### [ABOUT THIS TASK]
Print word for word whatever lies between the first line of the material and the line holding "United States, site lebec_CA-28.", both included, and omit all pictures.

### [DATASET EXCERPTS]

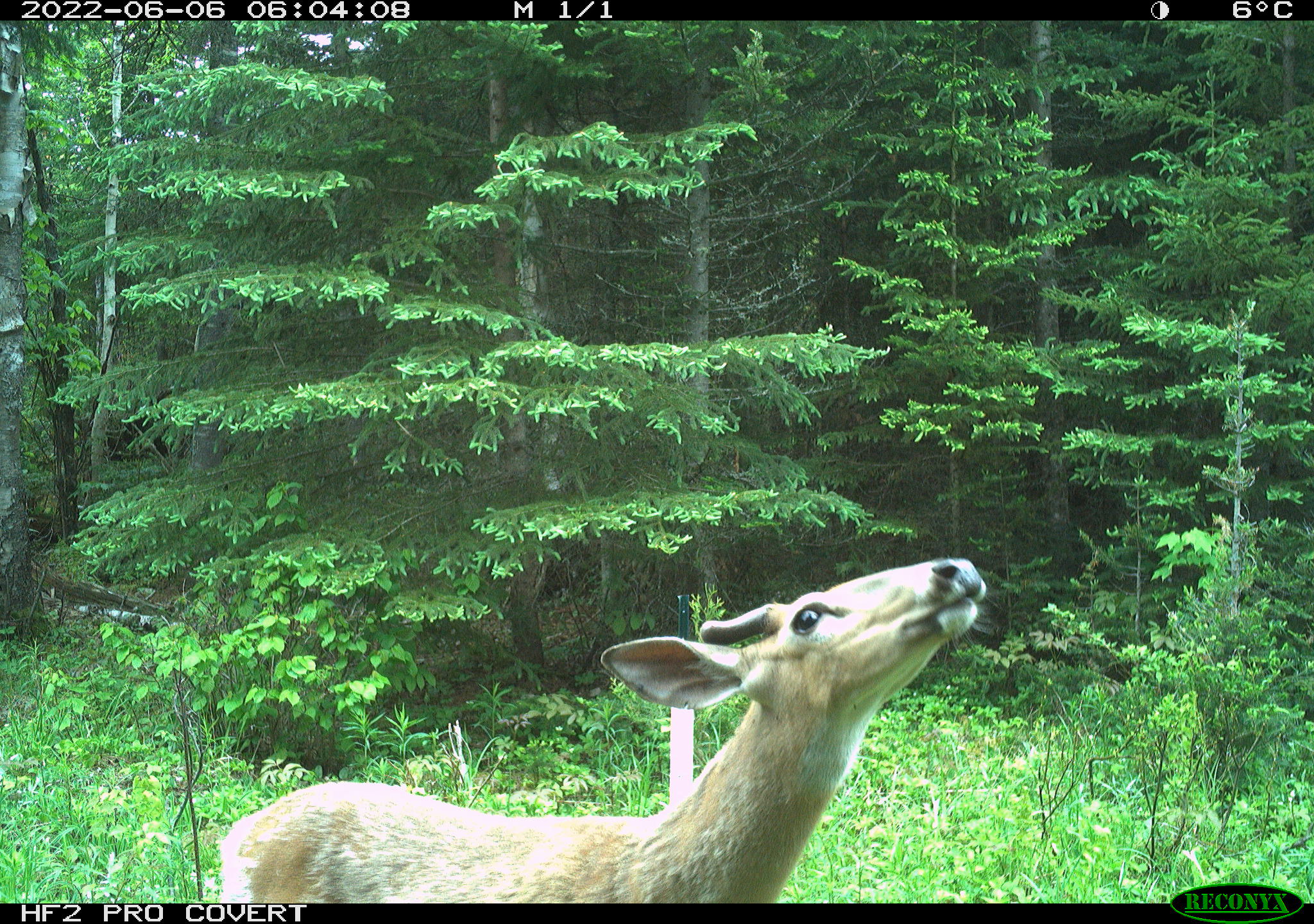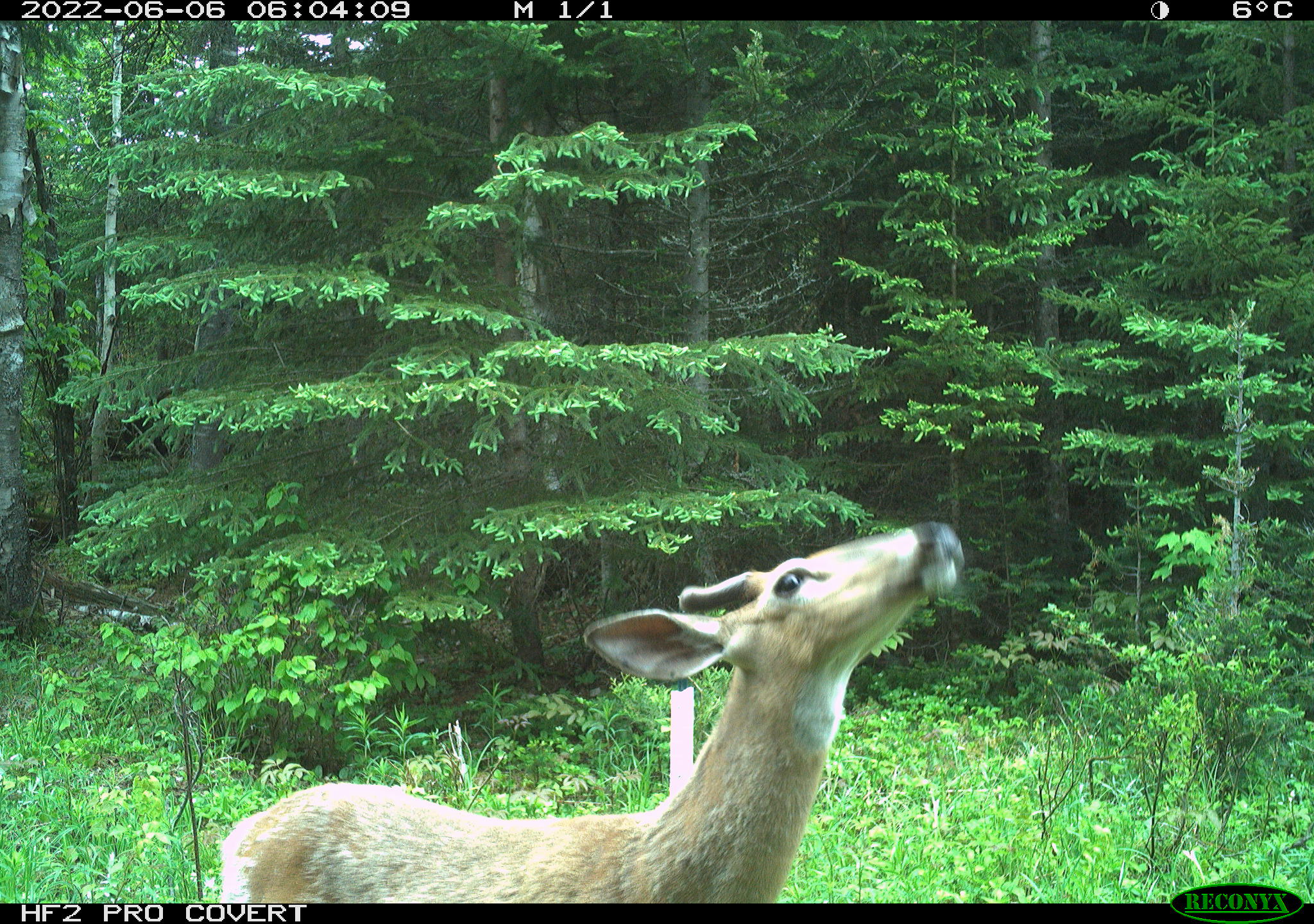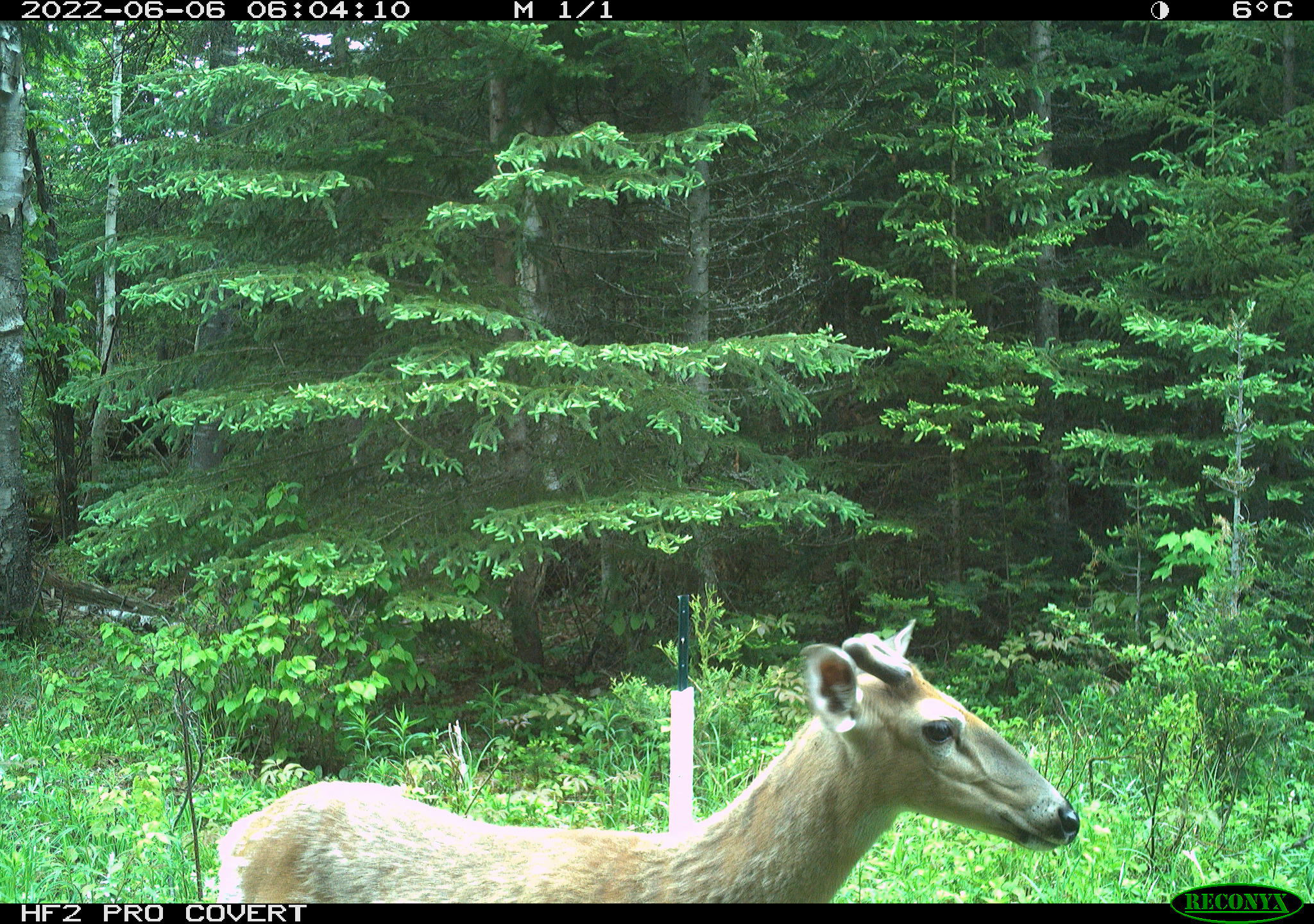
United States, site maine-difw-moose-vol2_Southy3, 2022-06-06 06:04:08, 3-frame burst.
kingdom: Animalia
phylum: Chordata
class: Mammalia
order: Artiodactyla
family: Cervidae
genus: Odocoileus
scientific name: Odocoileus virginianus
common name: white-tailed deer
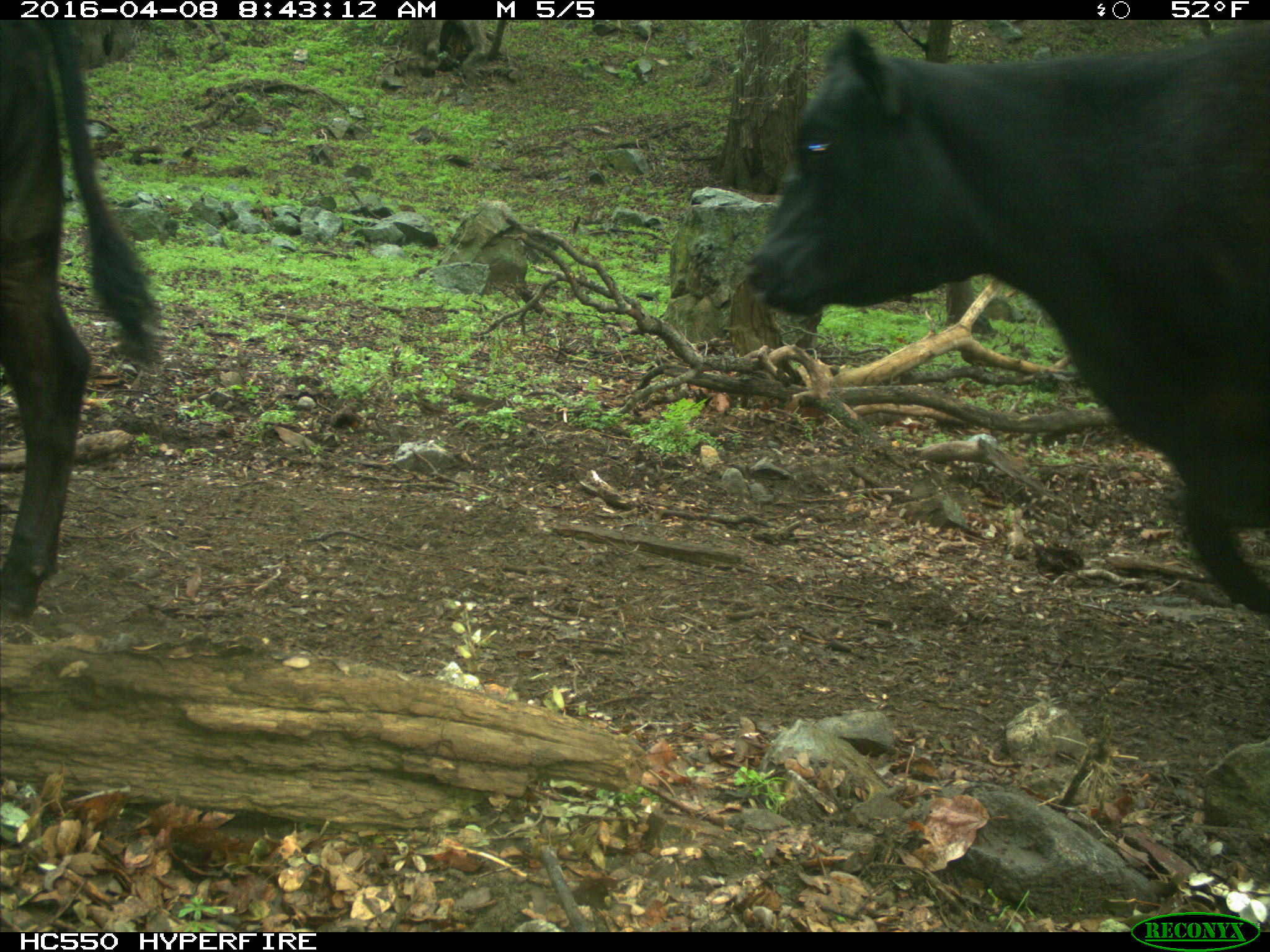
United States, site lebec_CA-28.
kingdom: Animalia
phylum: Chordata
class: Mammalia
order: Artiodactyla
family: Bovidae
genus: Bos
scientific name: Bos taurus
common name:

### [OUTPUT BELOW]
United States, site maine-difw-moose-vol2_Southy3, 2022-06-06 06:04:08, 3-frame burst.
kingdom: Animalia
phylum: Chordata
class: Mammalia
order: Artiodactyla
family: Cervidae
genus: Odocoileus
scientific name: Odocoileus virginianus
common name: white-tailed deer
United States, site lebec_CA-28.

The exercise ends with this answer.